>> Start DOCUMENT EXCERPT

May 23, 2013
W dniu 23.05.2013 20:13, Brad Anderson pisze:
> @nogc comes to mind (I believe Andrei mentioned it during one of the
> talks released). [1][2]
>
> 1: http://d.puremagic.com/issues/show_bug.cgi?id=5219
> 2: http://wiki.dlang.org/DIP18

When I started learning D 2 years ago, I read on the D webpage that D
allows manual memory management and it's possible to disable the GC. My
first thought was that standard library is written without using GC.
This could be kind of lowest common denominator solution to the
problem. Later, I found it was only my wishful thinking. So, you can
disable GC, but then you can't reliably use the standard library.

Lowest common denominator has its own weaknesses, mainly it sometimes
sacrifices performance, as some algorithms may perform better using
managed slices for example, than using manually managed memory.

nogc attribute could be used to not only block GC, it could be used to
select between GC and non-GC code with the help of the overloading
mechanism. So, the programmer instead of writing one function, would
actually write two functions, one for the GC and one for manual memory
management - only if they need separete code. This will surely double
the effort for some functions, but certainly not for the whole library.
Majority of code doesn't need separete functions, mainly because it's
non allocating code. But some, like containers would surely need these
two "branches".

It would be inconvenient to do twice the work when writing programs,
but I'm not so sure it is when writing a library. And this is just
because it's a _library_, usually written once and then reused. I think
that double effort is not that discouraging in this case.

So, I'd kindly suggest to at least think about this. I'm proposing that
nogc functions could be overloaded similarly to immutable/const
functions.

>> End DOCUMENT EXCERPT

§ THINGS TO DO
• A. Pull out the passage of the forum post starting at "When I started" and ending at "without using GC.".
• B. According to the forum post, how long ago did the writer start learning D?
The material that comes after this point has no connection to the forum post.

>> Start RECORD SET

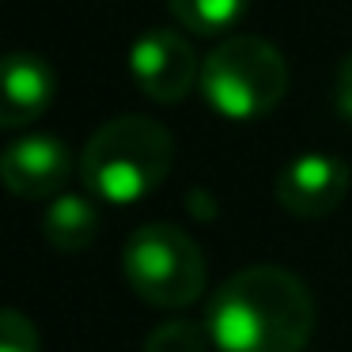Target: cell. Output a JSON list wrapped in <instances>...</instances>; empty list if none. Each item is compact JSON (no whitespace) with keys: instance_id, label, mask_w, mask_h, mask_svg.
I'll use <instances>...</instances> for the list:
<instances>
[{"instance_id":"cell-5","label":"cell","mask_w":352,"mask_h":352,"mask_svg":"<svg viewBox=\"0 0 352 352\" xmlns=\"http://www.w3.org/2000/svg\"><path fill=\"white\" fill-rule=\"evenodd\" d=\"M129 72L152 102H182L201 84V61L178 31L148 27L129 46Z\"/></svg>"},{"instance_id":"cell-8","label":"cell","mask_w":352,"mask_h":352,"mask_svg":"<svg viewBox=\"0 0 352 352\" xmlns=\"http://www.w3.org/2000/svg\"><path fill=\"white\" fill-rule=\"evenodd\" d=\"M57 95V76L34 54L0 57V129L38 122Z\"/></svg>"},{"instance_id":"cell-9","label":"cell","mask_w":352,"mask_h":352,"mask_svg":"<svg viewBox=\"0 0 352 352\" xmlns=\"http://www.w3.org/2000/svg\"><path fill=\"white\" fill-rule=\"evenodd\" d=\"M42 235L54 250L80 254L99 235V208L84 193H57L42 212Z\"/></svg>"},{"instance_id":"cell-12","label":"cell","mask_w":352,"mask_h":352,"mask_svg":"<svg viewBox=\"0 0 352 352\" xmlns=\"http://www.w3.org/2000/svg\"><path fill=\"white\" fill-rule=\"evenodd\" d=\"M0 352H42L38 326L23 311L0 307Z\"/></svg>"},{"instance_id":"cell-10","label":"cell","mask_w":352,"mask_h":352,"mask_svg":"<svg viewBox=\"0 0 352 352\" xmlns=\"http://www.w3.org/2000/svg\"><path fill=\"white\" fill-rule=\"evenodd\" d=\"M175 19L186 31L201 38H216L223 31H235L250 12V0H167Z\"/></svg>"},{"instance_id":"cell-13","label":"cell","mask_w":352,"mask_h":352,"mask_svg":"<svg viewBox=\"0 0 352 352\" xmlns=\"http://www.w3.org/2000/svg\"><path fill=\"white\" fill-rule=\"evenodd\" d=\"M333 107L344 122H352V54L341 57L337 65V84H333Z\"/></svg>"},{"instance_id":"cell-7","label":"cell","mask_w":352,"mask_h":352,"mask_svg":"<svg viewBox=\"0 0 352 352\" xmlns=\"http://www.w3.org/2000/svg\"><path fill=\"white\" fill-rule=\"evenodd\" d=\"M349 193V167L337 155L307 152L276 175V201L299 220L329 216Z\"/></svg>"},{"instance_id":"cell-4","label":"cell","mask_w":352,"mask_h":352,"mask_svg":"<svg viewBox=\"0 0 352 352\" xmlns=\"http://www.w3.org/2000/svg\"><path fill=\"white\" fill-rule=\"evenodd\" d=\"M129 288L152 307H186L205 292V254L175 223H144L125 239Z\"/></svg>"},{"instance_id":"cell-6","label":"cell","mask_w":352,"mask_h":352,"mask_svg":"<svg viewBox=\"0 0 352 352\" xmlns=\"http://www.w3.org/2000/svg\"><path fill=\"white\" fill-rule=\"evenodd\" d=\"M72 175V152L54 133H27L0 152V182L23 201L57 197Z\"/></svg>"},{"instance_id":"cell-3","label":"cell","mask_w":352,"mask_h":352,"mask_svg":"<svg viewBox=\"0 0 352 352\" xmlns=\"http://www.w3.org/2000/svg\"><path fill=\"white\" fill-rule=\"evenodd\" d=\"M201 95L220 118L254 122L276 110L288 91V65L273 42L231 34L201 61Z\"/></svg>"},{"instance_id":"cell-1","label":"cell","mask_w":352,"mask_h":352,"mask_svg":"<svg viewBox=\"0 0 352 352\" xmlns=\"http://www.w3.org/2000/svg\"><path fill=\"white\" fill-rule=\"evenodd\" d=\"M205 326L220 352H303L314 333V299L296 273L254 265L216 288Z\"/></svg>"},{"instance_id":"cell-11","label":"cell","mask_w":352,"mask_h":352,"mask_svg":"<svg viewBox=\"0 0 352 352\" xmlns=\"http://www.w3.org/2000/svg\"><path fill=\"white\" fill-rule=\"evenodd\" d=\"M208 344H212L208 326L190 322V318H170L152 329L144 352H208Z\"/></svg>"},{"instance_id":"cell-2","label":"cell","mask_w":352,"mask_h":352,"mask_svg":"<svg viewBox=\"0 0 352 352\" xmlns=\"http://www.w3.org/2000/svg\"><path fill=\"white\" fill-rule=\"evenodd\" d=\"M175 163V140L160 122L125 114L91 133L80 155V178L110 205H137L163 186Z\"/></svg>"}]
</instances>
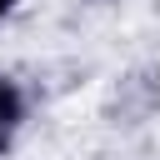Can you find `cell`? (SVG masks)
Returning <instances> with one entry per match:
<instances>
[{
  "mask_svg": "<svg viewBox=\"0 0 160 160\" xmlns=\"http://www.w3.org/2000/svg\"><path fill=\"white\" fill-rule=\"evenodd\" d=\"M25 115H30V95H25V85H20L15 75L0 70V130L15 135V130L25 125Z\"/></svg>",
  "mask_w": 160,
  "mask_h": 160,
  "instance_id": "obj_1",
  "label": "cell"
},
{
  "mask_svg": "<svg viewBox=\"0 0 160 160\" xmlns=\"http://www.w3.org/2000/svg\"><path fill=\"white\" fill-rule=\"evenodd\" d=\"M15 10H20V0H0V20H10Z\"/></svg>",
  "mask_w": 160,
  "mask_h": 160,
  "instance_id": "obj_2",
  "label": "cell"
},
{
  "mask_svg": "<svg viewBox=\"0 0 160 160\" xmlns=\"http://www.w3.org/2000/svg\"><path fill=\"white\" fill-rule=\"evenodd\" d=\"M5 155H10V135L0 130V160H5Z\"/></svg>",
  "mask_w": 160,
  "mask_h": 160,
  "instance_id": "obj_3",
  "label": "cell"
}]
</instances>
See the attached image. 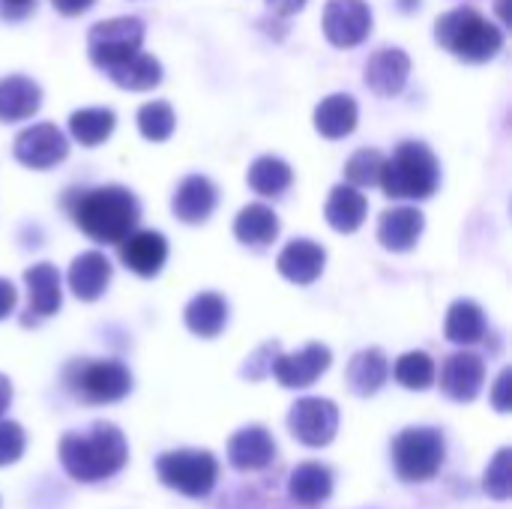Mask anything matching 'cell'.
I'll return each instance as SVG.
<instances>
[{"instance_id":"6da1fadb","label":"cell","mask_w":512,"mask_h":509,"mask_svg":"<svg viewBox=\"0 0 512 509\" xmlns=\"http://www.w3.org/2000/svg\"><path fill=\"white\" fill-rule=\"evenodd\" d=\"M66 207L72 222L93 240V243H120L129 237L141 219V207L126 186H99L90 192H72Z\"/></svg>"},{"instance_id":"7a4b0ae2","label":"cell","mask_w":512,"mask_h":509,"mask_svg":"<svg viewBox=\"0 0 512 509\" xmlns=\"http://www.w3.org/2000/svg\"><path fill=\"white\" fill-rule=\"evenodd\" d=\"M60 465L75 483H99L123 471L129 462V444L111 423H96L87 435L66 432L60 438Z\"/></svg>"},{"instance_id":"3957f363","label":"cell","mask_w":512,"mask_h":509,"mask_svg":"<svg viewBox=\"0 0 512 509\" xmlns=\"http://www.w3.org/2000/svg\"><path fill=\"white\" fill-rule=\"evenodd\" d=\"M441 165L435 153L420 141H405L390 159H384L378 186L396 201H426L438 192Z\"/></svg>"},{"instance_id":"277c9868","label":"cell","mask_w":512,"mask_h":509,"mask_svg":"<svg viewBox=\"0 0 512 509\" xmlns=\"http://www.w3.org/2000/svg\"><path fill=\"white\" fill-rule=\"evenodd\" d=\"M435 39L441 48H447L465 63H489L504 48V30L471 6L444 12L435 21Z\"/></svg>"},{"instance_id":"5b68a950","label":"cell","mask_w":512,"mask_h":509,"mask_svg":"<svg viewBox=\"0 0 512 509\" xmlns=\"http://www.w3.org/2000/svg\"><path fill=\"white\" fill-rule=\"evenodd\" d=\"M63 381L84 405H114L132 390V375L117 360H75L66 366Z\"/></svg>"},{"instance_id":"8992f818","label":"cell","mask_w":512,"mask_h":509,"mask_svg":"<svg viewBox=\"0 0 512 509\" xmlns=\"http://www.w3.org/2000/svg\"><path fill=\"white\" fill-rule=\"evenodd\" d=\"M447 459V441L438 429H405L393 441V468L402 483L432 480Z\"/></svg>"},{"instance_id":"52a82bcc","label":"cell","mask_w":512,"mask_h":509,"mask_svg":"<svg viewBox=\"0 0 512 509\" xmlns=\"http://www.w3.org/2000/svg\"><path fill=\"white\" fill-rule=\"evenodd\" d=\"M159 480L183 498H207L219 480V462L207 450H174L156 459Z\"/></svg>"},{"instance_id":"ba28073f","label":"cell","mask_w":512,"mask_h":509,"mask_svg":"<svg viewBox=\"0 0 512 509\" xmlns=\"http://www.w3.org/2000/svg\"><path fill=\"white\" fill-rule=\"evenodd\" d=\"M144 21L141 18H132V15H120V18H108V21H99L90 27V36H87V51H90V60L105 72L111 69L114 63L132 57L135 51H141L144 45Z\"/></svg>"},{"instance_id":"9c48e42d","label":"cell","mask_w":512,"mask_h":509,"mask_svg":"<svg viewBox=\"0 0 512 509\" xmlns=\"http://www.w3.org/2000/svg\"><path fill=\"white\" fill-rule=\"evenodd\" d=\"M288 429L303 447H327L339 432V408L321 396L297 399L288 411Z\"/></svg>"},{"instance_id":"30bf717a","label":"cell","mask_w":512,"mask_h":509,"mask_svg":"<svg viewBox=\"0 0 512 509\" xmlns=\"http://www.w3.org/2000/svg\"><path fill=\"white\" fill-rule=\"evenodd\" d=\"M12 153L24 168L45 171L69 156V141L54 123H36V126L18 132Z\"/></svg>"},{"instance_id":"8fae6325","label":"cell","mask_w":512,"mask_h":509,"mask_svg":"<svg viewBox=\"0 0 512 509\" xmlns=\"http://www.w3.org/2000/svg\"><path fill=\"white\" fill-rule=\"evenodd\" d=\"M372 33V9L363 0H330L324 9V36L336 48H354Z\"/></svg>"},{"instance_id":"7c38bea8","label":"cell","mask_w":512,"mask_h":509,"mask_svg":"<svg viewBox=\"0 0 512 509\" xmlns=\"http://www.w3.org/2000/svg\"><path fill=\"white\" fill-rule=\"evenodd\" d=\"M330 363H333L330 348L321 345V342H312V345H306L297 354H276L270 372L276 375V381L282 387L303 390V387H312L330 369Z\"/></svg>"},{"instance_id":"4fadbf2b","label":"cell","mask_w":512,"mask_h":509,"mask_svg":"<svg viewBox=\"0 0 512 509\" xmlns=\"http://www.w3.org/2000/svg\"><path fill=\"white\" fill-rule=\"evenodd\" d=\"M486 384V363L474 351H456L441 366V390L453 402H474Z\"/></svg>"},{"instance_id":"5bb4252c","label":"cell","mask_w":512,"mask_h":509,"mask_svg":"<svg viewBox=\"0 0 512 509\" xmlns=\"http://www.w3.org/2000/svg\"><path fill=\"white\" fill-rule=\"evenodd\" d=\"M117 246H120V261L126 264V270H132L141 279L159 276V270L168 261V240L159 231H132Z\"/></svg>"},{"instance_id":"9a60e30c","label":"cell","mask_w":512,"mask_h":509,"mask_svg":"<svg viewBox=\"0 0 512 509\" xmlns=\"http://www.w3.org/2000/svg\"><path fill=\"white\" fill-rule=\"evenodd\" d=\"M411 75V57L402 48H381L366 63V87L375 96H399Z\"/></svg>"},{"instance_id":"2e32d148","label":"cell","mask_w":512,"mask_h":509,"mask_svg":"<svg viewBox=\"0 0 512 509\" xmlns=\"http://www.w3.org/2000/svg\"><path fill=\"white\" fill-rule=\"evenodd\" d=\"M276 459V441L264 426H246L228 441V462L237 471H261Z\"/></svg>"},{"instance_id":"e0dca14e","label":"cell","mask_w":512,"mask_h":509,"mask_svg":"<svg viewBox=\"0 0 512 509\" xmlns=\"http://www.w3.org/2000/svg\"><path fill=\"white\" fill-rule=\"evenodd\" d=\"M111 273H114V267H111V261H108L102 252H96V249L81 252V255L72 261L69 276H66V279H69V291H72L78 300L93 303V300H99V297L108 291Z\"/></svg>"},{"instance_id":"ac0fdd59","label":"cell","mask_w":512,"mask_h":509,"mask_svg":"<svg viewBox=\"0 0 512 509\" xmlns=\"http://www.w3.org/2000/svg\"><path fill=\"white\" fill-rule=\"evenodd\" d=\"M171 210H174V216H177L180 222H186V225H201V222H207L210 213L216 210V186H213L207 177H201V174H189V177L177 186V192H174V198H171Z\"/></svg>"},{"instance_id":"d6986e66","label":"cell","mask_w":512,"mask_h":509,"mask_svg":"<svg viewBox=\"0 0 512 509\" xmlns=\"http://www.w3.org/2000/svg\"><path fill=\"white\" fill-rule=\"evenodd\" d=\"M423 228H426V216L417 207H393L381 213L378 243L390 252H408L417 246Z\"/></svg>"},{"instance_id":"ffe728a7","label":"cell","mask_w":512,"mask_h":509,"mask_svg":"<svg viewBox=\"0 0 512 509\" xmlns=\"http://www.w3.org/2000/svg\"><path fill=\"white\" fill-rule=\"evenodd\" d=\"M324 264H327V252L312 240H294L276 258L279 273L294 285H312L324 273Z\"/></svg>"},{"instance_id":"44dd1931","label":"cell","mask_w":512,"mask_h":509,"mask_svg":"<svg viewBox=\"0 0 512 509\" xmlns=\"http://www.w3.org/2000/svg\"><path fill=\"white\" fill-rule=\"evenodd\" d=\"M24 285H27V315L36 318H51L57 315L60 303H63V288H60V273L54 264H33L24 273Z\"/></svg>"},{"instance_id":"7402d4cb","label":"cell","mask_w":512,"mask_h":509,"mask_svg":"<svg viewBox=\"0 0 512 509\" xmlns=\"http://www.w3.org/2000/svg\"><path fill=\"white\" fill-rule=\"evenodd\" d=\"M288 495L300 507H321L333 495V471L321 462H300L288 477Z\"/></svg>"},{"instance_id":"603a6c76","label":"cell","mask_w":512,"mask_h":509,"mask_svg":"<svg viewBox=\"0 0 512 509\" xmlns=\"http://www.w3.org/2000/svg\"><path fill=\"white\" fill-rule=\"evenodd\" d=\"M42 105V90L33 78L6 75L0 78V123L30 120Z\"/></svg>"},{"instance_id":"cb8c5ba5","label":"cell","mask_w":512,"mask_h":509,"mask_svg":"<svg viewBox=\"0 0 512 509\" xmlns=\"http://www.w3.org/2000/svg\"><path fill=\"white\" fill-rule=\"evenodd\" d=\"M366 213H369V201L351 183H339L330 192L327 207H324V216H327L330 228L339 231V234H354L366 222Z\"/></svg>"},{"instance_id":"d4e9b609","label":"cell","mask_w":512,"mask_h":509,"mask_svg":"<svg viewBox=\"0 0 512 509\" xmlns=\"http://www.w3.org/2000/svg\"><path fill=\"white\" fill-rule=\"evenodd\" d=\"M387 378H390V363H387L384 351H378V348H366V351L354 354L348 363V372H345L351 393L363 396V399L375 396L387 384Z\"/></svg>"},{"instance_id":"484cf974","label":"cell","mask_w":512,"mask_h":509,"mask_svg":"<svg viewBox=\"0 0 512 509\" xmlns=\"http://www.w3.org/2000/svg\"><path fill=\"white\" fill-rule=\"evenodd\" d=\"M357 120H360V108H357L354 96H348V93H333V96L321 99V105L315 108V129L330 141L351 135L357 129Z\"/></svg>"},{"instance_id":"4316f807","label":"cell","mask_w":512,"mask_h":509,"mask_svg":"<svg viewBox=\"0 0 512 509\" xmlns=\"http://www.w3.org/2000/svg\"><path fill=\"white\" fill-rule=\"evenodd\" d=\"M183 321L195 336L216 339L228 324V303H225V297H219L213 291H204V294L189 300V306L183 312Z\"/></svg>"},{"instance_id":"83f0119b","label":"cell","mask_w":512,"mask_h":509,"mask_svg":"<svg viewBox=\"0 0 512 509\" xmlns=\"http://www.w3.org/2000/svg\"><path fill=\"white\" fill-rule=\"evenodd\" d=\"M105 75L123 87V90H153L162 81V63L153 54L135 51L132 57L114 63L111 69H105Z\"/></svg>"},{"instance_id":"f1b7e54d","label":"cell","mask_w":512,"mask_h":509,"mask_svg":"<svg viewBox=\"0 0 512 509\" xmlns=\"http://www.w3.org/2000/svg\"><path fill=\"white\" fill-rule=\"evenodd\" d=\"M234 237L243 246H270L279 237V216L267 204H249L234 219Z\"/></svg>"},{"instance_id":"f546056e","label":"cell","mask_w":512,"mask_h":509,"mask_svg":"<svg viewBox=\"0 0 512 509\" xmlns=\"http://www.w3.org/2000/svg\"><path fill=\"white\" fill-rule=\"evenodd\" d=\"M444 336L453 345H477L486 339V315L474 300H456L447 312Z\"/></svg>"},{"instance_id":"4dcf8cb0","label":"cell","mask_w":512,"mask_h":509,"mask_svg":"<svg viewBox=\"0 0 512 509\" xmlns=\"http://www.w3.org/2000/svg\"><path fill=\"white\" fill-rule=\"evenodd\" d=\"M291 180H294V171H291V165H288L285 159H279V156H258V159L249 165V171H246V183H249L258 195H264V198L282 195V192L291 186Z\"/></svg>"},{"instance_id":"1f68e13d","label":"cell","mask_w":512,"mask_h":509,"mask_svg":"<svg viewBox=\"0 0 512 509\" xmlns=\"http://www.w3.org/2000/svg\"><path fill=\"white\" fill-rule=\"evenodd\" d=\"M114 123H117V117L111 108H81L69 117V135L81 147H96L111 138Z\"/></svg>"},{"instance_id":"d6a6232c","label":"cell","mask_w":512,"mask_h":509,"mask_svg":"<svg viewBox=\"0 0 512 509\" xmlns=\"http://www.w3.org/2000/svg\"><path fill=\"white\" fill-rule=\"evenodd\" d=\"M393 375L405 390H429L438 378V369L426 351H408L396 360Z\"/></svg>"},{"instance_id":"836d02e7","label":"cell","mask_w":512,"mask_h":509,"mask_svg":"<svg viewBox=\"0 0 512 509\" xmlns=\"http://www.w3.org/2000/svg\"><path fill=\"white\" fill-rule=\"evenodd\" d=\"M177 117L168 102H147L138 108V129L147 141H168L174 135Z\"/></svg>"},{"instance_id":"e575fe53","label":"cell","mask_w":512,"mask_h":509,"mask_svg":"<svg viewBox=\"0 0 512 509\" xmlns=\"http://www.w3.org/2000/svg\"><path fill=\"white\" fill-rule=\"evenodd\" d=\"M381 168H384V153L378 150H357L348 165H345V177L351 186H378L381 180Z\"/></svg>"},{"instance_id":"d590c367","label":"cell","mask_w":512,"mask_h":509,"mask_svg":"<svg viewBox=\"0 0 512 509\" xmlns=\"http://www.w3.org/2000/svg\"><path fill=\"white\" fill-rule=\"evenodd\" d=\"M510 447H504V450H498V456L489 462V471H486V477H483V489H486V495L489 498H495V501H507L512 495V468H510Z\"/></svg>"},{"instance_id":"8d00e7d4","label":"cell","mask_w":512,"mask_h":509,"mask_svg":"<svg viewBox=\"0 0 512 509\" xmlns=\"http://www.w3.org/2000/svg\"><path fill=\"white\" fill-rule=\"evenodd\" d=\"M24 447H27L24 429L12 420H0V468L15 465L24 456Z\"/></svg>"},{"instance_id":"74e56055","label":"cell","mask_w":512,"mask_h":509,"mask_svg":"<svg viewBox=\"0 0 512 509\" xmlns=\"http://www.w3.org/2000/svg\"><path fill=\"white\" fill-rule=\"evenodd\" d=\"M276 354H279V342H267V345H261V348L246 360L243 375H246V378H252V381L264 378V375L270 372V366H273V357H276Z\"/></svg>"},{"instance_id":"f35d334b","label":"cell","mask_w":512,"mask_h":509,"mask_svg":"<svg viewBox=\"0 0 512 509\" xmlns=\"http://www.w3.org/2000/svg\"><path fill=\"white\" fill-rule=\"evenodd\" d=\"M492 405L498 414H510L512 408V369H504L492 387Z\"/></svg>"},{"instance_id":"ab89813d","label":"cell","mask_w":512,"mask_h":509,"mask_svg":"<svg viewBox=\"0 0 512 509\" xmlns=\"http://www.w3.org/2000/svg\"><path fill=\"white\" fill-rule=\"evenodd\" d=\"M33 9H36V0H0V15L12 18V21L27 18Z\"/></svg>"},{"instance_id":"60d3db41","label":"cell","mask_w":512,"mask_h":509,"mask_svg":"<svg viewBox=\"0 0 512 509\" xmlns=\"http://www.w3.org/2000/svg\"><path fill=\"white\" fill-rule=\"evenodd\" d=\"M15 303H18V291L9 279H0V321L9 318L15 312Z\"/></svg>"},{"instance_id":"b9f144b4","label":"cell","mask_w":512,"mask_h":509,"mask_svg":"<svg viewBox=\"0 0 512 509\" xmlns=\"http://www.w3.org/2000/svg\"><path fill=\"white\" fill-rule=\"evenodd\" d=\"M54 3V9L60 12V15H69V18H75V15H84L96 0H51Z\"/></svg>"},{"instance_id":"7bdbcfd3","label":"cell","mask_w":512,"mask_h":509,"mask_svg":"<svg viewBox=\"0 0 512 509\" xmlns=\"http://www.w3.org/2000/svg\"><path fill=\"white\" fill-rule=\"evenodd\" d=\"M267 6H270L276 15H297V12L306 6V0H267Z\"/></svg>"},{"instance_id":"ee69618b","label":"cell","mask_w":512,"mask_h":509,"mask_svg":"<svg viewBox=\"0 0 512 509\" xmlns=\"http://www.w3.org/2000/svg\"><path fill=\"white\" fill-rule=\"evenodd\" d=\"M9 405H12V384L6 375H0V417L9 411Z\"/></svg>"},{"instance_id":"f6af8a7d","label":"cell","mask_w":512,"mask_h":509,"mask_svg":"<svg viewBox=\"0 0 512 509\" xmlns=\"http://www.w3.org/2000/svg\"><path fill=\"white\" fill-rule=\"evenodd\" d=\"M507 3H510V0H495V9H498V15H501V24H504V27L510 24V15H507Z\"/></svg>"}]
</instances>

>> End RECORD SET

§ EXERCISE RESPONSES
• A.
When I started learning D 2 years ago, I read on the D webpage that D
allows manual memory management and it's possible to disable the GC. My
first thought was that standard library is written without using GC.

• B. Two years ago.